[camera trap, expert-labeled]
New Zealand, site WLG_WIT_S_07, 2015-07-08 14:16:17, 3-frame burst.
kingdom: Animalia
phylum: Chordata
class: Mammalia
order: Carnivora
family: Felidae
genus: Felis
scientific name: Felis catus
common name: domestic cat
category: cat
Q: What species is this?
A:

--------------------

# [PROMPT]
Only one span is to be repeated: the line with "family: Felidae" through the final line of the entries above, word for word.

# [EXERCISE ANSWER]
family: Felidae
genus: Felis
scientific name: Felis catus
common name: domestic cat
category: cat
Q: What species is this?
A:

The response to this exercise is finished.